— START OF Reading text —

A mass shooting has taken place at a prep school in Stockholm’s wealthiest suburb. Maja Norberg is eighteen years old and on trial for her involvement in the massacre where a number of people were killed, including her boyfriend and her best friend. When the novel opens, Maja has spent nine excruciating months in jail awaiting trial. Now the time has come for her to enter the courtroom. But how did Maja, the good girl next door who was popular and excelled at school, become the most hated teenager in the country? What did Maja do? Or is it what she didn’t do that brought her here?
As the trial proceeds, we flash back to the months leading up to the school shooting and learn about the turning point in Maja’s life: falling in love with Sebastian Fagerman, the son of Sweden’s richest business tycoon. Sebastian is dazzling but dangerous and Maja is drawn to him like a moth to a flame. As her relationship with Sebastian takes over her life, Maja increasingly loses touch with her parents and friends who fail to hear her silent calls for help.
Behind an affluent community’s slick façade, racial and class tensions are rife, drugs proliferate, and adults are absent. As a young girl loses her footing, the adult world fails one of its promised daughters, and each and every one of us is quick to throw the first stone. Is Maja a cold-blooded murderer or is she just a girl who has lost her way, and now has also lost the ones she loved?
The trial serves as a suspenseful framework for this gut-wrenching coming of age story that is utterly impossible to put down and in which we see the world entirely through Maja’s eyes. Her voice is quirky, snarky and wholly unique – we don’t always love Maja, but we love to be inside her head. In Maja Norberg, Malin Persson Giolito has created a darker Hazel Lancaster, a millennial Holden Caulfield, a young woman we both admire and despise and whose distinct voice and tragic circumstances are reminiscent of Ani in Luckiest Girl Alive.
In November 2016 Quicksand won the title of Best Crime Novel of the Year, Sweden’s official suspense literature award, which is given by the Swedish Crime Writers’ Academy. The jury’s motivation reads as follows:
“A psychological courtroom drama, originally told in a sharp and playful style.”
In August 2017, Quicksand was awarded the prestigious Glass Key Award and thus named Best Nordic Crime Novel by the Crime Writers of Scandinavia.
“Let me say this from the start: this is an extraordinarily good book, and it’s not just a question of plot and not even about what Malin Persson Giolito wants to say. It’s simply incredibly skillfully told, every sentence filled with fury and a written colloquial language so razor-sharp, forceful, and well put that few authors come close to it. This is what a good book should be – everything is secondary to the pure pleasure of reading it.”

— END OF Reading text —

◆ What is asked ◆
Copy the passage of the Quicksand write-up from "As the trial" up to and including "ones she loved?", and replace "adults" with "grown-ups".

— START OF Recorded data —

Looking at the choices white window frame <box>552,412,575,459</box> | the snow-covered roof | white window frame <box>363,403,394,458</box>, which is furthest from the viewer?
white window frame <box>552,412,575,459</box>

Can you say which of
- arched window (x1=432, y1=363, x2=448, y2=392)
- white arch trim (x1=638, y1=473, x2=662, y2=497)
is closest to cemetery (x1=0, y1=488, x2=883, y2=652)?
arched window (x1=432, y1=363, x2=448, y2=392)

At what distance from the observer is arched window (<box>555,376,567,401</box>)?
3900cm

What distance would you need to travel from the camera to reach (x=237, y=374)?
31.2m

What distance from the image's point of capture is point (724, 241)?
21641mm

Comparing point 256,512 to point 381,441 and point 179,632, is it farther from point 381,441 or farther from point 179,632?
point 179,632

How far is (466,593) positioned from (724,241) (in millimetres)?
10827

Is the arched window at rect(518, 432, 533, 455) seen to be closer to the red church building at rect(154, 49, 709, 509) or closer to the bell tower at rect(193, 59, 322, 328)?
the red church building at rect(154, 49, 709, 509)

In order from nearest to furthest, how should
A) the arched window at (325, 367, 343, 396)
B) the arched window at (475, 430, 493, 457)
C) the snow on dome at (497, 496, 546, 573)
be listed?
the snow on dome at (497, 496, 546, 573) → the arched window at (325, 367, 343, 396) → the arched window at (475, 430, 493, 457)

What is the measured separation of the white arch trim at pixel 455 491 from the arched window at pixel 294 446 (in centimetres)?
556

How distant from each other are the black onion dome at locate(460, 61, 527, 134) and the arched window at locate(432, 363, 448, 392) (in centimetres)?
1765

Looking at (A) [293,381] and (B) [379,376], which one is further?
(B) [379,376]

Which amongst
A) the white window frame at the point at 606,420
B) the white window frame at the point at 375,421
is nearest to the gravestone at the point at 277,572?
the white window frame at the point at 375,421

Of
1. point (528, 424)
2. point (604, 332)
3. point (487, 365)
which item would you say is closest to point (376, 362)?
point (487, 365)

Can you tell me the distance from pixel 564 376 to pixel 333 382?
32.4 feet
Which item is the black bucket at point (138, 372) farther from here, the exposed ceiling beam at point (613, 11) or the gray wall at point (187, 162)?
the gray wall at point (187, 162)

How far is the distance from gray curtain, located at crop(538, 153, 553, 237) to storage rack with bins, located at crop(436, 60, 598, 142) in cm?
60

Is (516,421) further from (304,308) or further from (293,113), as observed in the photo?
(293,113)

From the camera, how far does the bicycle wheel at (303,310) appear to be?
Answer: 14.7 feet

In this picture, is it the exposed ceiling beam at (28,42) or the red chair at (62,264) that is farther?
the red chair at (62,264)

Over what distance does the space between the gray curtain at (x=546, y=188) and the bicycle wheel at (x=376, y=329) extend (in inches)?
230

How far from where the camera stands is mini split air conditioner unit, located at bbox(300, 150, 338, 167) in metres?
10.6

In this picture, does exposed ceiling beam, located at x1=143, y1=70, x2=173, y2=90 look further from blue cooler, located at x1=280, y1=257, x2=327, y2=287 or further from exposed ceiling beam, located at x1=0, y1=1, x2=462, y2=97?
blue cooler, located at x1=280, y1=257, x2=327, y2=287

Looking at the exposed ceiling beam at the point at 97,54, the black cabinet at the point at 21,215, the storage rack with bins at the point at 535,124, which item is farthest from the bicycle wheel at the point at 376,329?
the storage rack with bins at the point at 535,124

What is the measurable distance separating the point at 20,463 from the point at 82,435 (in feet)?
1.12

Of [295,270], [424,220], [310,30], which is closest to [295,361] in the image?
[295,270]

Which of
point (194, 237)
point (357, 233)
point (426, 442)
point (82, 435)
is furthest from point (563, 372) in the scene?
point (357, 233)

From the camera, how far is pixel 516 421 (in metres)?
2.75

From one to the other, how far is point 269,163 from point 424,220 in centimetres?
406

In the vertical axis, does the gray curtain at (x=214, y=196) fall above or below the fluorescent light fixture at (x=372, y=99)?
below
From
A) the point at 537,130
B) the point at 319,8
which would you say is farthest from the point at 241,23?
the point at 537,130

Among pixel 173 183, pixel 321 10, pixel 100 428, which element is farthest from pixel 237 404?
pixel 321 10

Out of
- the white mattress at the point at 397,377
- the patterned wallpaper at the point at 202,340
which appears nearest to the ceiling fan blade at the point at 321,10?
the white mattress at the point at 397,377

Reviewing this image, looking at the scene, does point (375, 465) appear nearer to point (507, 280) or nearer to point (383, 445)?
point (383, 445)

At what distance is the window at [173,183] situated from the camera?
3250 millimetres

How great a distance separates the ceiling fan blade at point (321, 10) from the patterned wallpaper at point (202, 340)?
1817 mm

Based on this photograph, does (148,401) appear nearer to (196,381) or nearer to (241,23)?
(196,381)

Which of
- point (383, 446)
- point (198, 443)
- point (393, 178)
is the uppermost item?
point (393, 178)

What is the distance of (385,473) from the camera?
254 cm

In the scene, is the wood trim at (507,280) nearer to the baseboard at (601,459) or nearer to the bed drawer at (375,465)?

— END OF Recorded data —

◆ Response for this exercise ◆
As the trial proceeds, we flash back to the months leading up to the school shooting and learn about the turning point in Maja’s life: falling in love with Sebastian Fagerman, the son of Sweden’s richest business tycoon. Sebastian is dazzling but dangerous and Maja is drawn to him like a moth to a flame. As her relationship with Sebastian takes over her life, Maja increasingly loses touch with her parents and friends who fail to hear her silent calls for help.
Behind an affluent community’s slick façade, racial and class tensions are rife, drugs proliferate, and grown-ups are absent. As a young girl loses her footing, the adult world fails one of its promised daughters, and each and every one of us is quick to throw the first stone. Is Maja a cold-blooded murderer or is she just a girl who has lost her way, and now has also lost the ones she loved?